What the task requires:
Return nothing but the lines from the line containing "to (x=860, y=101)?" through the last line of the records, reproduced exactly.

==== Source records

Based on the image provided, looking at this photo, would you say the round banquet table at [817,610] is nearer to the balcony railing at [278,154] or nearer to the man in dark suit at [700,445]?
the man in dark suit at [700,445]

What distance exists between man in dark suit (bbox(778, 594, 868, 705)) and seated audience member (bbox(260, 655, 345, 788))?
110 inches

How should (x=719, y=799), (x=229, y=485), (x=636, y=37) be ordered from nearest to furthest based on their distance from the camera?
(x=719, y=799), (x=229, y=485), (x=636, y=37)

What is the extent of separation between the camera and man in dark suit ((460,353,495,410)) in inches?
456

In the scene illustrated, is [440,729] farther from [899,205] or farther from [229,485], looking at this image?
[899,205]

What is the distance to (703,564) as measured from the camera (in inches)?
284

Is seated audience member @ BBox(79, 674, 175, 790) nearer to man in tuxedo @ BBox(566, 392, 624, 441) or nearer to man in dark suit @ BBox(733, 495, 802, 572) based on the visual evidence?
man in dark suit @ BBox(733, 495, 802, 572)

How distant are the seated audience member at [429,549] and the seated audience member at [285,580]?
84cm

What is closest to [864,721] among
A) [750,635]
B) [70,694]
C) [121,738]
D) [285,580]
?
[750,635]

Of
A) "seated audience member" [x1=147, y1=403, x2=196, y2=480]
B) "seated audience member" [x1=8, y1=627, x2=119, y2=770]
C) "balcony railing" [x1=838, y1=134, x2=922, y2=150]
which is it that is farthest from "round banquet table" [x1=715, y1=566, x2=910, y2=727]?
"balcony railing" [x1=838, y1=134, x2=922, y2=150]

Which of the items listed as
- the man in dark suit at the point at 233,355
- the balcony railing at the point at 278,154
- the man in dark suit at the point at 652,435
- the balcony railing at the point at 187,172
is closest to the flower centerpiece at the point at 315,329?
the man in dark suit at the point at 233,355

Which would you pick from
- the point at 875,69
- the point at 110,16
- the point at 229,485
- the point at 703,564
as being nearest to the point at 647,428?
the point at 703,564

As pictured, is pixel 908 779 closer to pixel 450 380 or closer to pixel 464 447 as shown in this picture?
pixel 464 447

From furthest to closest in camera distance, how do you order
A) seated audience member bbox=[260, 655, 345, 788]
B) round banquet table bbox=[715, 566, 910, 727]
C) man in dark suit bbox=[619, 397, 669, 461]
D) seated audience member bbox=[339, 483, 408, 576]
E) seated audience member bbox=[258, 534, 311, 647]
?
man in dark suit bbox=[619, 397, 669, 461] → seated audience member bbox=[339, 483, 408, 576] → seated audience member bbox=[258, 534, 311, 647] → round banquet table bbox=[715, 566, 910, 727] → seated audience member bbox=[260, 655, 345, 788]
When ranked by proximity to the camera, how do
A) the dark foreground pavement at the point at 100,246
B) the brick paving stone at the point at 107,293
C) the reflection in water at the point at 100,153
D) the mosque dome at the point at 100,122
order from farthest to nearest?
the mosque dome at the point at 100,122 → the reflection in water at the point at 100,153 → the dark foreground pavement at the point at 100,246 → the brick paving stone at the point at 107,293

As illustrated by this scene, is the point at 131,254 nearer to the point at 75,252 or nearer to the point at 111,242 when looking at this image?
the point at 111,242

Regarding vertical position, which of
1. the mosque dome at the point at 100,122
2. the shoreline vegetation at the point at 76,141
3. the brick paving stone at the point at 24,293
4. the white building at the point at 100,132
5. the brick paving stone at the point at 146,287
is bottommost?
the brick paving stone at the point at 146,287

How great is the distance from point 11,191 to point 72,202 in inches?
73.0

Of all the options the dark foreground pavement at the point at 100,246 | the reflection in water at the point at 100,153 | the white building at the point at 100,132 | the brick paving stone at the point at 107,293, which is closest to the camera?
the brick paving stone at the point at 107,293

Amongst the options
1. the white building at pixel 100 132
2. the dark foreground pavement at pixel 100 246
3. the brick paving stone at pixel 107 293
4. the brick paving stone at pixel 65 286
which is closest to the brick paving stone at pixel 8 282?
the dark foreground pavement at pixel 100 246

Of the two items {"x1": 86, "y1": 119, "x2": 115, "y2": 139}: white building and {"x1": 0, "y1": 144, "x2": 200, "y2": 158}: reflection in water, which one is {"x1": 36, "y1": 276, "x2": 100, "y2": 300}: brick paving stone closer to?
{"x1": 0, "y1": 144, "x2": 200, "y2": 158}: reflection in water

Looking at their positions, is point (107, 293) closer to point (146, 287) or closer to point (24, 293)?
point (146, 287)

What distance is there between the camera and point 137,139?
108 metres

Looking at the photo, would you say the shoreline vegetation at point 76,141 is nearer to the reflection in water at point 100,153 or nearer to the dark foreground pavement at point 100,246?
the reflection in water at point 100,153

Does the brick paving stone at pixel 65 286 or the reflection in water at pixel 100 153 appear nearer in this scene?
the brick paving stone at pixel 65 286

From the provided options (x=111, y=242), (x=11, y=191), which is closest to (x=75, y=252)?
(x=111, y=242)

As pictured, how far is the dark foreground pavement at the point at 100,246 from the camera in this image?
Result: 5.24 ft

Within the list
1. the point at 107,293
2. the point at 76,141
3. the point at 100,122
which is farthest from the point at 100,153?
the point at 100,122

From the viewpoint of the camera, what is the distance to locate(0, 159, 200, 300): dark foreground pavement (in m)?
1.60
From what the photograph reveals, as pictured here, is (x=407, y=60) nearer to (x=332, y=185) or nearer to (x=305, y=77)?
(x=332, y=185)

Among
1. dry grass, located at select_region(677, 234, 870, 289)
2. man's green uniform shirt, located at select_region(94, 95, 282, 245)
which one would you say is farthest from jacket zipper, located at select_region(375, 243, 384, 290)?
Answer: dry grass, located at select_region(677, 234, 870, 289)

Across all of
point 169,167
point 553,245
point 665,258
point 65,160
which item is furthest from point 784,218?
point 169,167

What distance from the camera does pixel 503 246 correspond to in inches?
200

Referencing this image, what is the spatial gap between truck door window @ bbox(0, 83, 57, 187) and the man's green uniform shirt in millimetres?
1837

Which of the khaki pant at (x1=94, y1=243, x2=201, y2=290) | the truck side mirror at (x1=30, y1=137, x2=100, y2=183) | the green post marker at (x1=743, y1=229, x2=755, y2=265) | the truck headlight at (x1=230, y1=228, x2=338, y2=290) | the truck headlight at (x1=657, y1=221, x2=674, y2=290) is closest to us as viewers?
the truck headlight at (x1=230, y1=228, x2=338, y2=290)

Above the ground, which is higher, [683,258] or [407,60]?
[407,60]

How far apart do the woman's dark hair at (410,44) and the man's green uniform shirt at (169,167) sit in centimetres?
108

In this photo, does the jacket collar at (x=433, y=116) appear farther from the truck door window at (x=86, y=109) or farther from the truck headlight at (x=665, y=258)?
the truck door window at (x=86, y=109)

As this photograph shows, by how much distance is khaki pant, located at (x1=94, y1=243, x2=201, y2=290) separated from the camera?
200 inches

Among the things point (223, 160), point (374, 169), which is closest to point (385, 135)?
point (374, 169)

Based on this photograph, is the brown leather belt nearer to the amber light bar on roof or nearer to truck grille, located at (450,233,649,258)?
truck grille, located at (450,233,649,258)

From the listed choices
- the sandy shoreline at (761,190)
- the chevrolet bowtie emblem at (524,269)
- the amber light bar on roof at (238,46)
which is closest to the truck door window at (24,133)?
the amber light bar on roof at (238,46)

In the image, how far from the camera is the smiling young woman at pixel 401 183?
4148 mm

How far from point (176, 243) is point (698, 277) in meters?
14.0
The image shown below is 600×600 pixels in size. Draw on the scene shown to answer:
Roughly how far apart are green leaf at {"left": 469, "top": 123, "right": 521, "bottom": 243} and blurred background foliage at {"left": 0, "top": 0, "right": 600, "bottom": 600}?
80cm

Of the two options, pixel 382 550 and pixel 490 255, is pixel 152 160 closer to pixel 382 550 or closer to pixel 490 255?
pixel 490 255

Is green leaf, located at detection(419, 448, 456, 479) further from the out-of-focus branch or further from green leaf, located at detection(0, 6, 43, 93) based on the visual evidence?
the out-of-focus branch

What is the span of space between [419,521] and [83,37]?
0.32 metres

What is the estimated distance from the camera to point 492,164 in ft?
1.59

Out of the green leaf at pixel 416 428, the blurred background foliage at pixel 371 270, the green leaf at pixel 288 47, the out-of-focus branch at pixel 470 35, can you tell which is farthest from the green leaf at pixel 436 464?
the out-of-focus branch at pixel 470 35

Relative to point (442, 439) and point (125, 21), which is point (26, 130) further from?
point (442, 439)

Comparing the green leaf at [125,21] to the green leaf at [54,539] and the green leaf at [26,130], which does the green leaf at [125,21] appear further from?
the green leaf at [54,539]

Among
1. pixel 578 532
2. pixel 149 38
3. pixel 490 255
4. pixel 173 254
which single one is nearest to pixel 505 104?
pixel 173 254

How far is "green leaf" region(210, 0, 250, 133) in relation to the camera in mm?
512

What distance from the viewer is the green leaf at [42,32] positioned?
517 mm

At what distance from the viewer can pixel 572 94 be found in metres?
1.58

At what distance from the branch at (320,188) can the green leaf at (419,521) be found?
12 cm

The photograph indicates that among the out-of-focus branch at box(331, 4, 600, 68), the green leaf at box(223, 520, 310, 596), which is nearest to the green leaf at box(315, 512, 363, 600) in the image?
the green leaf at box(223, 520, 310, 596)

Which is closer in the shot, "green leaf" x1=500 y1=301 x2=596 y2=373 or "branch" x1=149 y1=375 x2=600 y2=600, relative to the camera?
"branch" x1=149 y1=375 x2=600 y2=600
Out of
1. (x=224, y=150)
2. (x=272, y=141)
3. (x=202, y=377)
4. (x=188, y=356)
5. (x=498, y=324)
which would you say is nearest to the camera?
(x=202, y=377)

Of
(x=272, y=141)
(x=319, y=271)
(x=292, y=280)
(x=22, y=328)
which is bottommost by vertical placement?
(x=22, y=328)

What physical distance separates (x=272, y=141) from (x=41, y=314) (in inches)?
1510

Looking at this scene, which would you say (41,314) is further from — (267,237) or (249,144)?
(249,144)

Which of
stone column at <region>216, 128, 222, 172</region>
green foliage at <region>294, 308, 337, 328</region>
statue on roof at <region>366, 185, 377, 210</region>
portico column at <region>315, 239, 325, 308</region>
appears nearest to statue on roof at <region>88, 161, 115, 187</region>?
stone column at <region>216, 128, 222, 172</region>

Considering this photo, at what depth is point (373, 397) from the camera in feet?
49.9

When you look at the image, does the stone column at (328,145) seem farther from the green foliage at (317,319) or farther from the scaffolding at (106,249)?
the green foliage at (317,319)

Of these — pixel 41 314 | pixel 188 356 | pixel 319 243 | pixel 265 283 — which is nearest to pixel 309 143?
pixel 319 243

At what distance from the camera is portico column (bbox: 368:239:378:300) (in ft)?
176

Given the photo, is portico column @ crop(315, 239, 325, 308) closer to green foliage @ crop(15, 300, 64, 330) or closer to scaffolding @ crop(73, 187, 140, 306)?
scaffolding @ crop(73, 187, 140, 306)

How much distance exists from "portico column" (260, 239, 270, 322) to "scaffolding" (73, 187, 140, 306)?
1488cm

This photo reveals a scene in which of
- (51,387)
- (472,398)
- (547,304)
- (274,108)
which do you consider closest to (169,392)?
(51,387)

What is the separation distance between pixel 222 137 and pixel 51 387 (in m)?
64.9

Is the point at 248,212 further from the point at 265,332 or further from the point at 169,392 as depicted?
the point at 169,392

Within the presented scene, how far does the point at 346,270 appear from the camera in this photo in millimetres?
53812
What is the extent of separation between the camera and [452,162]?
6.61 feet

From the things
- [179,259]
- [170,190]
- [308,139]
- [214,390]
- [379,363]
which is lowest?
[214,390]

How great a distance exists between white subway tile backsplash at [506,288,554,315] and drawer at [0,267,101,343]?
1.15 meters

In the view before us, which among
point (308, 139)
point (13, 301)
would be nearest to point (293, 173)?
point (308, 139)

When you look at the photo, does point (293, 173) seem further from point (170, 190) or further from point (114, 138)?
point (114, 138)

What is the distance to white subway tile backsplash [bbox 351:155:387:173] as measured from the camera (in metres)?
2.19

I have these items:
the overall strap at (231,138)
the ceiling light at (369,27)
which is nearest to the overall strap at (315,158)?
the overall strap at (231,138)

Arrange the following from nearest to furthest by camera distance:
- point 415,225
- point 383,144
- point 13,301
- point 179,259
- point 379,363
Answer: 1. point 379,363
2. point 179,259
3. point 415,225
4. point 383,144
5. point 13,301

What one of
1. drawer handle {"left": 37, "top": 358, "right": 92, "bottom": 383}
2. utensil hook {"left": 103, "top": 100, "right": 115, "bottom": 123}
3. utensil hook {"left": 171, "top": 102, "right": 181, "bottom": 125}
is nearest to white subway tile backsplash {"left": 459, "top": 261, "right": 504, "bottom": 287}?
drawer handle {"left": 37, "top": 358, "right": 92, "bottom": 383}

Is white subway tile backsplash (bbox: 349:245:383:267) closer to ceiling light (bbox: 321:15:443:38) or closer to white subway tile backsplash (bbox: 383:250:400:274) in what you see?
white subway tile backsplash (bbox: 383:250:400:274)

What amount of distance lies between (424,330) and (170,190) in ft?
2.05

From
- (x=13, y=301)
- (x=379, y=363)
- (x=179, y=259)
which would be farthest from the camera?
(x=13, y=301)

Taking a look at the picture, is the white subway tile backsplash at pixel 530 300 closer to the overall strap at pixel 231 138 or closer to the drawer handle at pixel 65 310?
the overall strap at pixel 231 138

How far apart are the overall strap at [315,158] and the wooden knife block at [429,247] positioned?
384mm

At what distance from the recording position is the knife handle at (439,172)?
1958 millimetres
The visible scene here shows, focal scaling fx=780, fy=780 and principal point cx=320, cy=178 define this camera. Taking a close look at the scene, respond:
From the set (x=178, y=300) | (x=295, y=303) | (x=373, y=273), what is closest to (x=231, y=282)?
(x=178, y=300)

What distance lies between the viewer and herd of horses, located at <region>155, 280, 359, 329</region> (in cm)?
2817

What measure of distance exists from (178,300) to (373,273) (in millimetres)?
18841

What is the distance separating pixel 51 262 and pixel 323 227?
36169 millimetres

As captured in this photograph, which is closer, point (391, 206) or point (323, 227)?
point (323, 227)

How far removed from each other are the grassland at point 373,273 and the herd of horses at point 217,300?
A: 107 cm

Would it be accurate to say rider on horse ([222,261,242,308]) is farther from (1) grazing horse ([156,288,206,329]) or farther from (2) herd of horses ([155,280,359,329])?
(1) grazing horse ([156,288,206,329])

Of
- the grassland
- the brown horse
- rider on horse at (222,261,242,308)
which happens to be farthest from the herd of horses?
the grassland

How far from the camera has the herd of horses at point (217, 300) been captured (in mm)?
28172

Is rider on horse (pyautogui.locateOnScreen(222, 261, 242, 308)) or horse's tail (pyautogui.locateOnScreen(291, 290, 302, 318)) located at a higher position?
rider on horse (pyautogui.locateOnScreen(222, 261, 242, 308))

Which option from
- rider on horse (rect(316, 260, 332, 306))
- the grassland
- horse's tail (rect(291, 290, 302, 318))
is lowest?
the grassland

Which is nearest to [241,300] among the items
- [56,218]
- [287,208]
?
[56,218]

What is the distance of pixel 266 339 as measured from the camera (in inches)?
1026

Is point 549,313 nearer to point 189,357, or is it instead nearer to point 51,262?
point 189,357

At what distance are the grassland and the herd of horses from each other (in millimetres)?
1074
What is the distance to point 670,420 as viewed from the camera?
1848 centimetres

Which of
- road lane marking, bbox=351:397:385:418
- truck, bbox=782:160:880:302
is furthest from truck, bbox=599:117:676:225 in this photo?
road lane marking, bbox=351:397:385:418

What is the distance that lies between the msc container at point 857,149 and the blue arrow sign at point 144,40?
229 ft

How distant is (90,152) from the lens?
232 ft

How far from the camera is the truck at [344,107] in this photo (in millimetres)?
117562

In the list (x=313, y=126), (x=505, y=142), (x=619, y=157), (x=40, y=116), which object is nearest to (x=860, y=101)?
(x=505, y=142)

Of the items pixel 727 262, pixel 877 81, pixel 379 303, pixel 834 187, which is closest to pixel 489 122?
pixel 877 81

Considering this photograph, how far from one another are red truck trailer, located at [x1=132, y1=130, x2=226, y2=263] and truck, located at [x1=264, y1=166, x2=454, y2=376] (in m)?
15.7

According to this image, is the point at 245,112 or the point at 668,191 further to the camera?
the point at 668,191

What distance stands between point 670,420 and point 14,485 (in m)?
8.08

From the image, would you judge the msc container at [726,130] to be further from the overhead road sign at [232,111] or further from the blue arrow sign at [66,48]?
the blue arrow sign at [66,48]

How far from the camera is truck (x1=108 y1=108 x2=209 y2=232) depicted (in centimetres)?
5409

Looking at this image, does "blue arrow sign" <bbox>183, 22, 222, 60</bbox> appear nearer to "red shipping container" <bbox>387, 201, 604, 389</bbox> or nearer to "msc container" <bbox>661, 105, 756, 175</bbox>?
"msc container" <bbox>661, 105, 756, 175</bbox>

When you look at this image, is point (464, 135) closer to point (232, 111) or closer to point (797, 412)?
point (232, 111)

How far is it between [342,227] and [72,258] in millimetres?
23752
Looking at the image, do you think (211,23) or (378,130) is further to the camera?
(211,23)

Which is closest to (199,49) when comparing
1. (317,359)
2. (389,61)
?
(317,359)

========

The reply:
In the list (x=313, y=126), (x=505, y=142), (x=619, y=157), (x=40, y=116), which object is nearest to (x=860, y=101)?
(x=505, y=142)

Of the items pixel 727 262, pixel 877 81, pixel 379 303, pixel 834 187, which is closest to pixel 489 122?
pixel 877 81

Considering this photograph, how far from one another are red truck trailer, located at [x1=132, y1=130, x2=226, y2=263] and truck, located at [x1=264, y1=166, x2=454, y2=376] (in m)?
15.7

According to this image, is the point at 245,112 or the point at 668,191 further to the camera?
the point at 668,191

What distance stands between point 670,420 and point 14,485 (in m)?
8.08

From the image, would you judge the msc container at [726,130] to be further from the overhead road sign at [232,111] or further from the blue arrow sign at [66,48]?
the blue arrow sign at [66,48]

How far from the camera is truck (x1=108 y1=108 x2=209 y2=232) depicted (in centimetres)?
5409

Looking at this image, does "blue arrow sign" <bbox>183, 22, 222, 60</bbox> appear nearer to "red shipping container" <bbox>387, 201, 604, 389</bbox> or nearer to "msc container" <bbox>661, 105, 756, 175</bbox>?
"msc container" <bbox>661, 105, 756, 175</bbox>

When you look at this image, is point (464, 135) closer to point (232, 111) or closer to point (797, 412)?
point (232, 111)

How far is it between [342,227] and [72,258] in millimetres?
23752
Looking at the image, do you think (211,23) or (378,130) is further to the camera?
(211,23)

Which is closest to (199,49) when comparing
1. (317,359)
2. (389,61)
?
(317,359)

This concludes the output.